**REQUIREMENT**
Please identify each line in the listing below that contains the word "considering" and copy those lines out in full.

Records
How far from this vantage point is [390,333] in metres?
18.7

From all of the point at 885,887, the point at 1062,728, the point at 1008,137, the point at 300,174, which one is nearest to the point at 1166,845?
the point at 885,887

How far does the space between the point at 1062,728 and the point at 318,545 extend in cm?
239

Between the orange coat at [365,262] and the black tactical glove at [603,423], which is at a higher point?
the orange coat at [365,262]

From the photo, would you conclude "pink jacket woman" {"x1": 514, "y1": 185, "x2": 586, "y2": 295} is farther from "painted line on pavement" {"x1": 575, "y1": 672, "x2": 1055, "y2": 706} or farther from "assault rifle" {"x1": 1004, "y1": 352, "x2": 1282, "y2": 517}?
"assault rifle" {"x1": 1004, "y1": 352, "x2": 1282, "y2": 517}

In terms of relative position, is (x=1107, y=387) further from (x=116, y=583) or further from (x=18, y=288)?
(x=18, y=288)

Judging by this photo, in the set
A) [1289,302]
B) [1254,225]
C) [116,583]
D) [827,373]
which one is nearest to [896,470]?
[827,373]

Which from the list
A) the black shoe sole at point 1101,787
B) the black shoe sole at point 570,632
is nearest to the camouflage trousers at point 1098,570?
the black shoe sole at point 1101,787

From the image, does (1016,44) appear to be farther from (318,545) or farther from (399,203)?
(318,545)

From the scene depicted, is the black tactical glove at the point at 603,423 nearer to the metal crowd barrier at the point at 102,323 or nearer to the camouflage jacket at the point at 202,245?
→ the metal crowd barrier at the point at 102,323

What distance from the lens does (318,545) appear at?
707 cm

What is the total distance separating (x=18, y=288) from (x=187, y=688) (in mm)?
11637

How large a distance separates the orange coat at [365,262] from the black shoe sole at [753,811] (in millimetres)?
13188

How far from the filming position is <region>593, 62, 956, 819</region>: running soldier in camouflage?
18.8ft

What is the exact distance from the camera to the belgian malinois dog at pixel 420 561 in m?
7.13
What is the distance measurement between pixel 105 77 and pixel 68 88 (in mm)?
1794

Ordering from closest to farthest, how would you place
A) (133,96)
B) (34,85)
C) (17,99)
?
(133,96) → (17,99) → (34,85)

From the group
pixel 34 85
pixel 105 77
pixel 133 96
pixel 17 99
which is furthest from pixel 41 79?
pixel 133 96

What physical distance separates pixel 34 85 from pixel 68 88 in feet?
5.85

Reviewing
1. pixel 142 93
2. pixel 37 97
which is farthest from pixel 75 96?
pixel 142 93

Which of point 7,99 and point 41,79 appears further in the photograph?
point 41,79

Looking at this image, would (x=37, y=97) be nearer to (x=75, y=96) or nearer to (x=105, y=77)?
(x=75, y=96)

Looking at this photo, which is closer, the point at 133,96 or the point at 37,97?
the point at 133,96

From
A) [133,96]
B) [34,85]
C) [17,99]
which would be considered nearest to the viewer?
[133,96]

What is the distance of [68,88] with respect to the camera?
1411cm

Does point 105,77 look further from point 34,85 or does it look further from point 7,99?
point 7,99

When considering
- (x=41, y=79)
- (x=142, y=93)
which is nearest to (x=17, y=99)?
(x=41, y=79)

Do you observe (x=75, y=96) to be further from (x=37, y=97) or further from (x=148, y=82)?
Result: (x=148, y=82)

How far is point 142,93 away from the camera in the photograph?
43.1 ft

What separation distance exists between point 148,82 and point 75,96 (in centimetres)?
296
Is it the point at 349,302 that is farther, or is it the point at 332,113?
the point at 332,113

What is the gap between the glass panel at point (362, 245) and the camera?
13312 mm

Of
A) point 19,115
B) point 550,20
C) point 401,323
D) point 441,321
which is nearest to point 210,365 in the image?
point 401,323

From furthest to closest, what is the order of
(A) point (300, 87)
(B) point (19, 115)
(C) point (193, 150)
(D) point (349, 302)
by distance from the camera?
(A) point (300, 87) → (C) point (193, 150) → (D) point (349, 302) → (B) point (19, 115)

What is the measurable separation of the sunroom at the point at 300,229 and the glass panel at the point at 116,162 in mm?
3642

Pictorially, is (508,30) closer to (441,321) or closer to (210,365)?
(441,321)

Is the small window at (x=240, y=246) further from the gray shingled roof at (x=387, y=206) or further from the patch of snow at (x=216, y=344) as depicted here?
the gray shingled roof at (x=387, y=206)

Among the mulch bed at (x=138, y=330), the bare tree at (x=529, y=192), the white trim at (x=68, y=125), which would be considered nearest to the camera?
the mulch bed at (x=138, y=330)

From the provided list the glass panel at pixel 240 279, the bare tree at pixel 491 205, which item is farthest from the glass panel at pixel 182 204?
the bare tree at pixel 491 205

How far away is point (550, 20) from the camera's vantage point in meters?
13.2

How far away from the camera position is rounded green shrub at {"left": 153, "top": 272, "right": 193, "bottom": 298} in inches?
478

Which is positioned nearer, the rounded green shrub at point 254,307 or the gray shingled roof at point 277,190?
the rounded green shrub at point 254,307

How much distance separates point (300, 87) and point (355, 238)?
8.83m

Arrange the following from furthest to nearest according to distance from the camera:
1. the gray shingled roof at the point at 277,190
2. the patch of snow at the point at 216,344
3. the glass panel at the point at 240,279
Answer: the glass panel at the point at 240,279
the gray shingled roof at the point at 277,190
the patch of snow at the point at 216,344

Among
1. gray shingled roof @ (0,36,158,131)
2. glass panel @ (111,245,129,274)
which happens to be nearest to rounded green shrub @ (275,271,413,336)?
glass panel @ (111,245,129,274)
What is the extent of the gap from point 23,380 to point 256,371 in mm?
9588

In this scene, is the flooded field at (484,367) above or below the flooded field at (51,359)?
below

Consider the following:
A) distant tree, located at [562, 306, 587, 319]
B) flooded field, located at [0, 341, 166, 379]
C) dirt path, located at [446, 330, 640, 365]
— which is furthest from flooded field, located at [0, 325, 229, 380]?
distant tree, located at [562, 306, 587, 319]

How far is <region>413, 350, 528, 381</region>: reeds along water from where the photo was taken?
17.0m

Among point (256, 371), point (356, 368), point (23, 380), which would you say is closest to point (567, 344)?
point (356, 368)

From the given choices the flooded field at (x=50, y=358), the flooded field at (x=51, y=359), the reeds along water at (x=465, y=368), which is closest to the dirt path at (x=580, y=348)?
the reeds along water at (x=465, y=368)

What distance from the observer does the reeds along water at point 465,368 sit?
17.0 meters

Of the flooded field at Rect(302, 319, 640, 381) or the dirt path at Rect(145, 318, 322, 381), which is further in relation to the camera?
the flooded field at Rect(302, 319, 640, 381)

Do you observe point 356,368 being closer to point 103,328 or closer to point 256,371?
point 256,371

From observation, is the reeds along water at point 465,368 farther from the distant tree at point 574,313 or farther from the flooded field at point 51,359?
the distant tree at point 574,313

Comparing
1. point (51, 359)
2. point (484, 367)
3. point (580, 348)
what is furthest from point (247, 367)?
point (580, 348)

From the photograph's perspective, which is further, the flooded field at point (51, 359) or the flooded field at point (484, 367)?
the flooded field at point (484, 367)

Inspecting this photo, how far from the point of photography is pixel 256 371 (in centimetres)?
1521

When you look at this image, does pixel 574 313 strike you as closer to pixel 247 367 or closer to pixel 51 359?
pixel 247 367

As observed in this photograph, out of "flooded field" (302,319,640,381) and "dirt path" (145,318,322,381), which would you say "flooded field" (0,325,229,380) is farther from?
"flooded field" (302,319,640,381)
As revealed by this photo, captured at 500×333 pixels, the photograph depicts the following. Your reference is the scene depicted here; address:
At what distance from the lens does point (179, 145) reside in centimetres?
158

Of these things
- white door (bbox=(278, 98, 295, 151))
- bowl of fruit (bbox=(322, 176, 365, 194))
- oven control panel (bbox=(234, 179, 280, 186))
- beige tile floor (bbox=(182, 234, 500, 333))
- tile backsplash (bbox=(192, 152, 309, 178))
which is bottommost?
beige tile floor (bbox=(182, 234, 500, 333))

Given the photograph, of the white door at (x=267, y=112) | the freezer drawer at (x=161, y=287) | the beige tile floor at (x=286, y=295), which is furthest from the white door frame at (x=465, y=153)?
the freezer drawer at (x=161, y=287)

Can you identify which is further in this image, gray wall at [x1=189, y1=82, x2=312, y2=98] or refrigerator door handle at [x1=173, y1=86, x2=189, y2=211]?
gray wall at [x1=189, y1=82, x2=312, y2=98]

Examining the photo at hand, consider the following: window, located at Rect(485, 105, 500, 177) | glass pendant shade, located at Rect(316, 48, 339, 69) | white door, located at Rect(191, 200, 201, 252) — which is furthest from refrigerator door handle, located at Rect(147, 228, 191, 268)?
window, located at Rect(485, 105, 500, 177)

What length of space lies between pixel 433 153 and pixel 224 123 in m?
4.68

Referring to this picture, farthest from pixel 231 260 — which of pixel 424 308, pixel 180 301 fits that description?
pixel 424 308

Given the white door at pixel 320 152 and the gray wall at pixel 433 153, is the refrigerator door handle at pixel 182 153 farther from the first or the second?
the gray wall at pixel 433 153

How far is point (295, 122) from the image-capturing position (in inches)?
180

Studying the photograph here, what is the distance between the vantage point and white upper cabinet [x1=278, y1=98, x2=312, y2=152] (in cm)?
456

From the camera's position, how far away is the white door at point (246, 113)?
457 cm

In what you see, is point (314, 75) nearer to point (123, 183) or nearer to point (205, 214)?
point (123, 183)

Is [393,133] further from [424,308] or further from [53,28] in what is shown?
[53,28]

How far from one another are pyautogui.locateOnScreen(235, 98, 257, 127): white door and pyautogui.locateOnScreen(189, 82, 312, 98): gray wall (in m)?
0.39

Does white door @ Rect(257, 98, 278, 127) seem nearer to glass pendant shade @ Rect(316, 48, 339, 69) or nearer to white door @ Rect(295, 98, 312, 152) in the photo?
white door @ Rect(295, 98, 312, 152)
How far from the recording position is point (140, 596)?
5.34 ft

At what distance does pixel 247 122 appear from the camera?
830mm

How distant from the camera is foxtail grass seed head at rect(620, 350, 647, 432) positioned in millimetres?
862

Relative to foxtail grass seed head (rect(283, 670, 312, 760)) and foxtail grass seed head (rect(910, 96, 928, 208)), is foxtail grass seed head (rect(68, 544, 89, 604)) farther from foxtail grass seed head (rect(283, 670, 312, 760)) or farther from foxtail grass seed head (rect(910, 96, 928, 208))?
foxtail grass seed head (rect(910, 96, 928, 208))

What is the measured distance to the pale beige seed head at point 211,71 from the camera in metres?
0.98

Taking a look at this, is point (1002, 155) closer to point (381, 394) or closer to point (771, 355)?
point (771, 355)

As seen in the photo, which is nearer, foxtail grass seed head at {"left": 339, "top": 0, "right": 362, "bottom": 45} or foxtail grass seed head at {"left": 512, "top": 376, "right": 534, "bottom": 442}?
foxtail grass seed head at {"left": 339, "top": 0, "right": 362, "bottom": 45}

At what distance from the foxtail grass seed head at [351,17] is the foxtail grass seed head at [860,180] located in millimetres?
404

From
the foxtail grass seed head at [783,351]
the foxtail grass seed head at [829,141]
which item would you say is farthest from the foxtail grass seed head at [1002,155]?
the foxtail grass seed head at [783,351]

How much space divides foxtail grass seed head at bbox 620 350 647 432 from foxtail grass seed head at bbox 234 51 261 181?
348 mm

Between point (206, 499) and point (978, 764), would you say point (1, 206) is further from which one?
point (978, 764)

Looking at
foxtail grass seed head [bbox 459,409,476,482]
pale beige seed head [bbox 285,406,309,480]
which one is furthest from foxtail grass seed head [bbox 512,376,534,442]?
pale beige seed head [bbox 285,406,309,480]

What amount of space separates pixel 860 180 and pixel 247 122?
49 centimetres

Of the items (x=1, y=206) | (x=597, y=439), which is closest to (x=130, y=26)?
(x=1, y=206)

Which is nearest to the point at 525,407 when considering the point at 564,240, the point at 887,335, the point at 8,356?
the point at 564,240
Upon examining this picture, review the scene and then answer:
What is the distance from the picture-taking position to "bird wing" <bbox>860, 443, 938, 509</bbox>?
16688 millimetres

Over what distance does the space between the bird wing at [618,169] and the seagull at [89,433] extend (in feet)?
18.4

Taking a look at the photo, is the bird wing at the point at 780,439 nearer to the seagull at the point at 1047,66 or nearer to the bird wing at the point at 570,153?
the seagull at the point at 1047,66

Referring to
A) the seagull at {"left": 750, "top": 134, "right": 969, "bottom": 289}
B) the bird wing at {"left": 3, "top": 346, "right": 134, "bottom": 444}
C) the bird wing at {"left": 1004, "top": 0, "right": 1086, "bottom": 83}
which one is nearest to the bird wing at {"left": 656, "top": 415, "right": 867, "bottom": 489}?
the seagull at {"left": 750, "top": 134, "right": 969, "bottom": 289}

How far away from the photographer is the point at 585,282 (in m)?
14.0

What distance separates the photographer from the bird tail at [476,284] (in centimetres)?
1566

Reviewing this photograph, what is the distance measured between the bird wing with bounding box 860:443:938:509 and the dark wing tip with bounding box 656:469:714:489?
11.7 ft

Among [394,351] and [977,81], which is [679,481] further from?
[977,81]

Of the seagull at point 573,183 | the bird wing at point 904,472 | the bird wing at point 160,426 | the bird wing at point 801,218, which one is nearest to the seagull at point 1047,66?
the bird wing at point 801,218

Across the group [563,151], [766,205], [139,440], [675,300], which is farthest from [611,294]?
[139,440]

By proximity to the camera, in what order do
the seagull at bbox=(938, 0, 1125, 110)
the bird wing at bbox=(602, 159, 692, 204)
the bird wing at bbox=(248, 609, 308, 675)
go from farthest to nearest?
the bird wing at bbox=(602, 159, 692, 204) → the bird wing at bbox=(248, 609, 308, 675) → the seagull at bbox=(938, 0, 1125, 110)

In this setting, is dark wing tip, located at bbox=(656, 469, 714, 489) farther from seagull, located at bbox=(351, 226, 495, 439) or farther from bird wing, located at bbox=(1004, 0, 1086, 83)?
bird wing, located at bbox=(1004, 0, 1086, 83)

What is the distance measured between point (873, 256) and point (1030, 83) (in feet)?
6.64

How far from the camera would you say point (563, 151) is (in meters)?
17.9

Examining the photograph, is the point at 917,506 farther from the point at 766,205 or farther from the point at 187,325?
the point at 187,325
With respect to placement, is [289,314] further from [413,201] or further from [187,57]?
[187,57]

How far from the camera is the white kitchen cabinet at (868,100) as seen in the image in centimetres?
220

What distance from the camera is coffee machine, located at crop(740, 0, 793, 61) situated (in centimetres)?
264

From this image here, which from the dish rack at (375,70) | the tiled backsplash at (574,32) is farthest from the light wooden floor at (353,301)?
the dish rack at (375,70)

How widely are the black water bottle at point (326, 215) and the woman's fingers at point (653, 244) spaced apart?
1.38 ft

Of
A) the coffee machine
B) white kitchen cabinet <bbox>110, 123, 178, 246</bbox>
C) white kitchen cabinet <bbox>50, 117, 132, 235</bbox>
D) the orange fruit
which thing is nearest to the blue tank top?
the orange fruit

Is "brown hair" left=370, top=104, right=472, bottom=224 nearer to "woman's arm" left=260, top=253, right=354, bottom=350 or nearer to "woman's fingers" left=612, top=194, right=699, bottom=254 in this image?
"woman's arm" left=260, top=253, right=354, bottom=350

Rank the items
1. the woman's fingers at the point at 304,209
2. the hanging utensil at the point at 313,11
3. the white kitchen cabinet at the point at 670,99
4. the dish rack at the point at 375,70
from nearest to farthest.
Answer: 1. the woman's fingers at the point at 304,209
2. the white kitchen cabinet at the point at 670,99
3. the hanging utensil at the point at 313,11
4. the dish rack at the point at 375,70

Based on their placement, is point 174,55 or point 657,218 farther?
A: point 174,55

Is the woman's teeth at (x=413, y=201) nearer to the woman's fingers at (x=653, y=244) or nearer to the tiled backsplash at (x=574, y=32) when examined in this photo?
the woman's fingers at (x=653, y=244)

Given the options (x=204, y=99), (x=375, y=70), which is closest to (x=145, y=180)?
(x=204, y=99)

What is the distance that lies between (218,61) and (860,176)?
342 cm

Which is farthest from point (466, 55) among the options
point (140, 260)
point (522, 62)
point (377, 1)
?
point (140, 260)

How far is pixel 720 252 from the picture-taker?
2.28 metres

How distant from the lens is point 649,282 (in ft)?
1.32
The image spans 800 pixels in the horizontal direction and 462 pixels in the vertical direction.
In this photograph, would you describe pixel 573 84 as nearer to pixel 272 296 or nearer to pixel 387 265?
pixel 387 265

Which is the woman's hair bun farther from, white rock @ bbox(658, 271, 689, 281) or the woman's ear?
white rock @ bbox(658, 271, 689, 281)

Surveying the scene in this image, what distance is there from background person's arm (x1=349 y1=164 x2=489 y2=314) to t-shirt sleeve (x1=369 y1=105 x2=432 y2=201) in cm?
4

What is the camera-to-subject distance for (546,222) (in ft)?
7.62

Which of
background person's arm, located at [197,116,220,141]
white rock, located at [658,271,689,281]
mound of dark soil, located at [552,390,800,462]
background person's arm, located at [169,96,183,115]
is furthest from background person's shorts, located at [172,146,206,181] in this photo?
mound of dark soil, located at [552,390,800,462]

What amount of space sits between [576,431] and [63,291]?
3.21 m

**SOLVED EXERCISE**
When considering
Which is nearest to the point at 525,407 when considering the point at 564,240, the point at 887,335, the point at 8,356?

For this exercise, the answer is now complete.